I wonder if they are meant to be completed?

So... can anyone assist me?


Unfortunately, I don't have another FreeBSD system to use or boot from
If it's a really bad idea to use a (4Gb) memory stick, do say, but some searching indicates that other people have managed it. It works nicely with FreeNAS too, inside a 1Gb stick
I am not au fait with the FreeBSD command line, but I am a fairly competent Linux/Ubuntu user
I am a technical user but have no time to learn FreeBSD or OpenSolaris in any detail - hence plumping for FreeNAS originally 
I've read the USB install FAQ and it doesn't seem to cover this eventuality
So, if a kind soul could give me some advice, that would be much appreciated!


----------



## halfer (Apr 1, 2010)

Addendum: I read somewhere that this could be due to the root FS having its name changed. When first booting the USB stick, I turned off my external CD drive, so that the USB stick was read in preference. However in case doing this changes the names of the filing systems, I kept the drive turned on, and booted from the USB stick via a BIOS menu. This made no difference, however.


----------



## phoenix (Apr 1, 2010)

Keep things simple:  for a 4 GB USB stick, create 1 slice (use Auto in the fdisk screen) and 2 partitions (root and swap).  Create the swap partition first to set the size (512 MB should be good for a 2 GB RAM system).  Then use the rest of the space for /.  sysinstall will put those in the correct location in the slice, and set the partition names correctly (b for swap and a for /).

Be sure that your BIOS is configured to support USB Mass Storage devices, that the BIOS detects your USB stick as a harddrive, and that it is configured to boot from USB before harddrives.


----------



## halfer (Apr 2, 2010)

Thanks Freddie, much appreciated. I tried that layout with a standard install, and got the dreaded "no space left on device" errors again. So I plumped again for the Minimal install, which installed OK as per the previous attempt, but sadly I get the same error. "Manual root filesystem specification" and a "mountroot>" prompt that does not respond to the keyboard at all.

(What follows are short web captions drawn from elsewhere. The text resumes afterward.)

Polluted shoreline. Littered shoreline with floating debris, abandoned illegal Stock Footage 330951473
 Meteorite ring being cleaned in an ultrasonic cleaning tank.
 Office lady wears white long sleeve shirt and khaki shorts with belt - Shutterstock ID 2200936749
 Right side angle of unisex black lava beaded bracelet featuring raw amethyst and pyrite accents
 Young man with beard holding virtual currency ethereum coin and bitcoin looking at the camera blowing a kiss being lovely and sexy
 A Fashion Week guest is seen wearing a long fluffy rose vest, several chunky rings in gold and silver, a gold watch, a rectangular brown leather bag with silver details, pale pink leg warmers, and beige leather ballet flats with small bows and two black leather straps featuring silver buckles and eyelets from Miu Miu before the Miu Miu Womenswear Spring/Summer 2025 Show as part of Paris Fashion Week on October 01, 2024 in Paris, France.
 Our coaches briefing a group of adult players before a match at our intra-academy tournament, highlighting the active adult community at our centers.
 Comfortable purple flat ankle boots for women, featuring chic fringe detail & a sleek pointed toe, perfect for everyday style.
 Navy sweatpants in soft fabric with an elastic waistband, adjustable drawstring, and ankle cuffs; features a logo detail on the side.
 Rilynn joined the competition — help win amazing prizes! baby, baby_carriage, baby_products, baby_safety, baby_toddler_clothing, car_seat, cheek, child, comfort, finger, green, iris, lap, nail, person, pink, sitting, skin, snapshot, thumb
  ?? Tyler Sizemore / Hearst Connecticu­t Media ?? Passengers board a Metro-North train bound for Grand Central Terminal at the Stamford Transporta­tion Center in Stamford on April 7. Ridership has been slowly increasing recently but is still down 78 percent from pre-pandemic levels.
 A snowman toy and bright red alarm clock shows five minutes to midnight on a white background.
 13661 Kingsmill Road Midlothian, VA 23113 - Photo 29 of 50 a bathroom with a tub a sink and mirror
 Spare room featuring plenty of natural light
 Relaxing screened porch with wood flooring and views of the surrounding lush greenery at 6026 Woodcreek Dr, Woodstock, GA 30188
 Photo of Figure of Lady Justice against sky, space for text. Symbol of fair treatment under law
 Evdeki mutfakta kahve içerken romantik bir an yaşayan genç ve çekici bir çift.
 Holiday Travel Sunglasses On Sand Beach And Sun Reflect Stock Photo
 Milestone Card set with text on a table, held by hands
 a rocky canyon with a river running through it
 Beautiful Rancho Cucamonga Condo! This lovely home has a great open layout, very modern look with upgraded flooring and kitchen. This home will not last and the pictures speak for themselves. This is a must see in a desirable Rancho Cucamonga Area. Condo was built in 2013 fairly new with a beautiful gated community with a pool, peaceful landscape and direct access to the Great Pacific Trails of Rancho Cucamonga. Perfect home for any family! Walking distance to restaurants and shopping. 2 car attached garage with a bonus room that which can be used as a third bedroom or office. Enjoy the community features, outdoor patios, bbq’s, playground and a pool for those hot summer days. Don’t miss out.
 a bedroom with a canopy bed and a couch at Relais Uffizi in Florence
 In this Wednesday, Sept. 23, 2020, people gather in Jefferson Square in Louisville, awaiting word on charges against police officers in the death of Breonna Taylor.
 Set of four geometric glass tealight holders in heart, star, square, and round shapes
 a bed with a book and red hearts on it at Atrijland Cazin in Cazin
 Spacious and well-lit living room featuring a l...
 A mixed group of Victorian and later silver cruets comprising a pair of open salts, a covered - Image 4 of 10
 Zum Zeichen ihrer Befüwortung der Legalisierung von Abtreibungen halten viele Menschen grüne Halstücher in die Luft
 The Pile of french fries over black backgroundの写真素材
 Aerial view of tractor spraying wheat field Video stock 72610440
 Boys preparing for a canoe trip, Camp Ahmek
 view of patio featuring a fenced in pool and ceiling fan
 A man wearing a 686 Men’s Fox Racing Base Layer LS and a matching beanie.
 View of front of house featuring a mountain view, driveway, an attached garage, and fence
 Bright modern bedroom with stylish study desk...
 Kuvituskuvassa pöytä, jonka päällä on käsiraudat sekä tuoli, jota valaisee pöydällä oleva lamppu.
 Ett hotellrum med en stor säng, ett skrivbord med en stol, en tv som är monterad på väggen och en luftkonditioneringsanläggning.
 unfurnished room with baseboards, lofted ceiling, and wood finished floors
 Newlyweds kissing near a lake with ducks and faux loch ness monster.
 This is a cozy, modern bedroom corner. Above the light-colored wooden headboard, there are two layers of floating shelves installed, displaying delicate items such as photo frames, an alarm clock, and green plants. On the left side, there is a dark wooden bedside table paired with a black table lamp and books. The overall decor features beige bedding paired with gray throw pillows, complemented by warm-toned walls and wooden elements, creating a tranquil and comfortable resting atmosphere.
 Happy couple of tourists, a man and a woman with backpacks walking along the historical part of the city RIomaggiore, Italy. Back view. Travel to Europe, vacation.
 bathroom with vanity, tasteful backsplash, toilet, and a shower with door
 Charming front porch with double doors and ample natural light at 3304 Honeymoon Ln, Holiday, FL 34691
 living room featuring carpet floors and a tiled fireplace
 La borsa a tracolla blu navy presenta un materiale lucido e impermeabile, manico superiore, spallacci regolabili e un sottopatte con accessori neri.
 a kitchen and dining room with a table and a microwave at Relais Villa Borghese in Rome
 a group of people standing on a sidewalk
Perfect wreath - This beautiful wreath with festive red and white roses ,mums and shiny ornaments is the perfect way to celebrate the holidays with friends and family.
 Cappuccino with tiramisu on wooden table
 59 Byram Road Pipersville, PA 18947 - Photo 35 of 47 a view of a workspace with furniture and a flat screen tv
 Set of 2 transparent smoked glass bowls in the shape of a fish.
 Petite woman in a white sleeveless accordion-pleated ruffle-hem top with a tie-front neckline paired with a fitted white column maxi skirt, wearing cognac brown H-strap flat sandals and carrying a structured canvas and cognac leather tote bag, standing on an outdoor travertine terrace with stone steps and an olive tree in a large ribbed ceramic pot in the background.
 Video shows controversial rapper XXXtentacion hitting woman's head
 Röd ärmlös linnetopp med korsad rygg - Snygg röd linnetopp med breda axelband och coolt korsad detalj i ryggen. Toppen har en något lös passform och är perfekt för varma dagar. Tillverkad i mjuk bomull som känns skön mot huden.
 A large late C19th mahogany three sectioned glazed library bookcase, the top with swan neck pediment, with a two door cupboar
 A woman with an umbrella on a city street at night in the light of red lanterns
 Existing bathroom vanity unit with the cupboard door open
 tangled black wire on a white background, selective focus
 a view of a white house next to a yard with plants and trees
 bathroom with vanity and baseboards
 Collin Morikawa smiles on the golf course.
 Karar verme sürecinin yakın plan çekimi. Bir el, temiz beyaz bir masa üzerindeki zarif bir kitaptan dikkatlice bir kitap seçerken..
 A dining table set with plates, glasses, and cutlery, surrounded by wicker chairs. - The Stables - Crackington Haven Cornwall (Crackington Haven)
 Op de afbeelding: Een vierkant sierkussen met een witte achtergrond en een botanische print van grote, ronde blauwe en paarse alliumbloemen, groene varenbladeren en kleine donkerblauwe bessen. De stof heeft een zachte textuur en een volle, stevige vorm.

If you have any further ideas, they shall be much appreciated. Incidentally I am intending to load a window manager of some kind so that I can manage GELI and ZFS in a GUI as much as such facilities are supported (or a web interface, if something like Webmin is available). Should 4Gb be insufficient for these things, let me know and I'll purchase an 8Gb. (I could get a small SATA drive instead I suppose - I still have three bays free after my 2 1Tb drives, and disks are quite cheap now).


----------